WHAT IS NEEDED – Check each line of the entries for "possible" and report the ones that have it.

[PROVIDED MATERIAL — start]

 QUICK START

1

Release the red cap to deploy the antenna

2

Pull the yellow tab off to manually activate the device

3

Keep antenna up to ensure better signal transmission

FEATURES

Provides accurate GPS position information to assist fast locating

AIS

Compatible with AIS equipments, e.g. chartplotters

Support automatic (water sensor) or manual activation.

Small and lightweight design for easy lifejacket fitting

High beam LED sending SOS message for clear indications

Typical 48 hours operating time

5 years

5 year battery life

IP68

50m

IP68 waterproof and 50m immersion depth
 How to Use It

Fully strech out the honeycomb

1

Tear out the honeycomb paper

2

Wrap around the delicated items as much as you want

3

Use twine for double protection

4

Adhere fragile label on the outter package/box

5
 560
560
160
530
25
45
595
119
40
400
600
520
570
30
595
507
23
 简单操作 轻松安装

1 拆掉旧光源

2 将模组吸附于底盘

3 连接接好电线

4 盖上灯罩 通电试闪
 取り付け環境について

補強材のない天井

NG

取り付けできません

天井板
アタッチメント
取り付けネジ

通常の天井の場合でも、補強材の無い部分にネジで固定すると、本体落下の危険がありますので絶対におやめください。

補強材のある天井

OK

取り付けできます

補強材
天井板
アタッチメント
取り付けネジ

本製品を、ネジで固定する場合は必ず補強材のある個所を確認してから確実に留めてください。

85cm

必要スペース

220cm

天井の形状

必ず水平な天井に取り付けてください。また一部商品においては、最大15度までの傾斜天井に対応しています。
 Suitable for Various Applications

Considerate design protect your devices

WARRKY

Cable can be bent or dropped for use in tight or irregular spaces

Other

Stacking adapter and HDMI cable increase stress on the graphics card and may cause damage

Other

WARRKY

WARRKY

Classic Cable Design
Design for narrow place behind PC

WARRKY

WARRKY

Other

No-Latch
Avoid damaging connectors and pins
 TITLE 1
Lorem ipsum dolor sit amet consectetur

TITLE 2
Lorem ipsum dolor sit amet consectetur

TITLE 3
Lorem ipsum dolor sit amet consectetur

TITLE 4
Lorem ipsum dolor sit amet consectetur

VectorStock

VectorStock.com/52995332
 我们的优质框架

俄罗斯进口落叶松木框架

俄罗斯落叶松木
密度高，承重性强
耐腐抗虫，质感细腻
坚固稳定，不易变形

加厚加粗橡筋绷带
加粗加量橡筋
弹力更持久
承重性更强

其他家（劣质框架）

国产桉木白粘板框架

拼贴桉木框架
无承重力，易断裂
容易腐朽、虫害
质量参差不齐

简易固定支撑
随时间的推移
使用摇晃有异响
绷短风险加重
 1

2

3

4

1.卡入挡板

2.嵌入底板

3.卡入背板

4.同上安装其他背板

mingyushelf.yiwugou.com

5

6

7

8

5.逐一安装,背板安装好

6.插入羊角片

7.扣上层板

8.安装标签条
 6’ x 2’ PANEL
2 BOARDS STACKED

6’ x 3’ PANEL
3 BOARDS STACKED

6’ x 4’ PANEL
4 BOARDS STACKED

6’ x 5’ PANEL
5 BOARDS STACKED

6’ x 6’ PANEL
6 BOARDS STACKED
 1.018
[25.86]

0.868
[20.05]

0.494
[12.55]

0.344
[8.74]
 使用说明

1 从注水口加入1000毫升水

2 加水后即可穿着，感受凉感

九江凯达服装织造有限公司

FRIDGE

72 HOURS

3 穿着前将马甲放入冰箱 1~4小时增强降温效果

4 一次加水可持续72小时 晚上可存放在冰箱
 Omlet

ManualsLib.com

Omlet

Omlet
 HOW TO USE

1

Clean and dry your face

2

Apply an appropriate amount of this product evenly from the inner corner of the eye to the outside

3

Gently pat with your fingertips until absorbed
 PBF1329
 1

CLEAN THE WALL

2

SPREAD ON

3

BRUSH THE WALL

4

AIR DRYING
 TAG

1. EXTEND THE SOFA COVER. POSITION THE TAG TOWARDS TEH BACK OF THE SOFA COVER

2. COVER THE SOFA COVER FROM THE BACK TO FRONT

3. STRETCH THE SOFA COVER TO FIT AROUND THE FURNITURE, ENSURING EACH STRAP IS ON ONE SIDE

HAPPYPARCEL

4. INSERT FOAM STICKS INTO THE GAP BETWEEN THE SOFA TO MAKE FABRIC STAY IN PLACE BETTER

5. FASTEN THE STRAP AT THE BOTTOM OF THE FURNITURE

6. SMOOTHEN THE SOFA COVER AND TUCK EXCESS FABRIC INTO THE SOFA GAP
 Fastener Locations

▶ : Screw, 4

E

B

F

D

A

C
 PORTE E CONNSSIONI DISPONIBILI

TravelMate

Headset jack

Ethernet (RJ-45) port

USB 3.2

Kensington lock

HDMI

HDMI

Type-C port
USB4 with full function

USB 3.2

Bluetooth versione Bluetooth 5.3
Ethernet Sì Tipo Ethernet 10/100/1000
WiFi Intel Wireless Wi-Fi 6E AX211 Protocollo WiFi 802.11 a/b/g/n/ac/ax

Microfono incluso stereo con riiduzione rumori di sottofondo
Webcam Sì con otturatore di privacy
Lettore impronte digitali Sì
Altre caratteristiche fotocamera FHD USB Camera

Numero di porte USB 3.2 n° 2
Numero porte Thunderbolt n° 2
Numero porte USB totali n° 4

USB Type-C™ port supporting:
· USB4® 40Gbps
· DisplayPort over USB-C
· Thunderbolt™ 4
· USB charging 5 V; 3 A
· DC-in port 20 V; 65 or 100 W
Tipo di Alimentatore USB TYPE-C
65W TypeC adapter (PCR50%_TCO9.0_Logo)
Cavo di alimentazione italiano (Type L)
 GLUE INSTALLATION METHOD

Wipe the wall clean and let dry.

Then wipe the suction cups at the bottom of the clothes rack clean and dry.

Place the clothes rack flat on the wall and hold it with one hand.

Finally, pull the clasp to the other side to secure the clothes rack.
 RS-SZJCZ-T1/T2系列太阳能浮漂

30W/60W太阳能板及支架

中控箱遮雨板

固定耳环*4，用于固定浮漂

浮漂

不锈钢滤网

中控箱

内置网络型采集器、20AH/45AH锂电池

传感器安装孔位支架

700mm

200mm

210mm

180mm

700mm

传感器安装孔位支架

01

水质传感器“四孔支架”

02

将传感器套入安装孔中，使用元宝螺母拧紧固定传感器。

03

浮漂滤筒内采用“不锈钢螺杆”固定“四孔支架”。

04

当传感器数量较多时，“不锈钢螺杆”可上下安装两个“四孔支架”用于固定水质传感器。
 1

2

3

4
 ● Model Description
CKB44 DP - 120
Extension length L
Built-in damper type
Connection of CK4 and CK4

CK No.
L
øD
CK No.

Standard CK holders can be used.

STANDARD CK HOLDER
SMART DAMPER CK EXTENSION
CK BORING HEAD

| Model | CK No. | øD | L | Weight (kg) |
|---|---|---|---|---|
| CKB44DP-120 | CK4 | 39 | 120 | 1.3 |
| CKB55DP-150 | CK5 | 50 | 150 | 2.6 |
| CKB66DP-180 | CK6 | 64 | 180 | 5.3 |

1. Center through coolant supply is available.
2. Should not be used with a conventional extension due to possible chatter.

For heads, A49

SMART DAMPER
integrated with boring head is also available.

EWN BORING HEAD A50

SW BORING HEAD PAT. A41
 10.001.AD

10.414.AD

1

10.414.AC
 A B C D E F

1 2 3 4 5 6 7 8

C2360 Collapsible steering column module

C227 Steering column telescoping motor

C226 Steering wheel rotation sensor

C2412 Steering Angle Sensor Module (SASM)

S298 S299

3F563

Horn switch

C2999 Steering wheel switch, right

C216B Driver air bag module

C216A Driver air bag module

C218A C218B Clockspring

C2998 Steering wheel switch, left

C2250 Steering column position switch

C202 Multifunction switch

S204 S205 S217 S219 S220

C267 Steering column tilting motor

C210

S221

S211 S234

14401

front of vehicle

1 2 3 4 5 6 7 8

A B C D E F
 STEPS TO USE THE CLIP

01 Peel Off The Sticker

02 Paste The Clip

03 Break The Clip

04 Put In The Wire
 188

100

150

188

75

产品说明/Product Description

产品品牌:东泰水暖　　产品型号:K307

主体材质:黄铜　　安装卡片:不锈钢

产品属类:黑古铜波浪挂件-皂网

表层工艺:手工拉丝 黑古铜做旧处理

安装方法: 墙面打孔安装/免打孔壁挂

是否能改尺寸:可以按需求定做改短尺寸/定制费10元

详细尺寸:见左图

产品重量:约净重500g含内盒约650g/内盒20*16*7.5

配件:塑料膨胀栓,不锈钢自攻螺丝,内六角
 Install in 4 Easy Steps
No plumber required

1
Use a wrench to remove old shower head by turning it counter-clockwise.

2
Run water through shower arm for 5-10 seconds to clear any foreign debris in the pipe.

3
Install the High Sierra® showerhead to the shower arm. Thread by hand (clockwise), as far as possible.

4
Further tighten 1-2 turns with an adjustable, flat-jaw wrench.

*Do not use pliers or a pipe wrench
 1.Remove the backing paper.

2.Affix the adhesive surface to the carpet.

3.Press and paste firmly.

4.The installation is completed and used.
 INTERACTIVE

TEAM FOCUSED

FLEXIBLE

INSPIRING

[PROVIDED MATERIAL — finish]

EXERCISE SOLUTION –
2. Should not be used with a conventional extension due to possible chatter.
Install the High Sierra® showerhead to the shower arm. Thread by hand (clockwise), as far as possible.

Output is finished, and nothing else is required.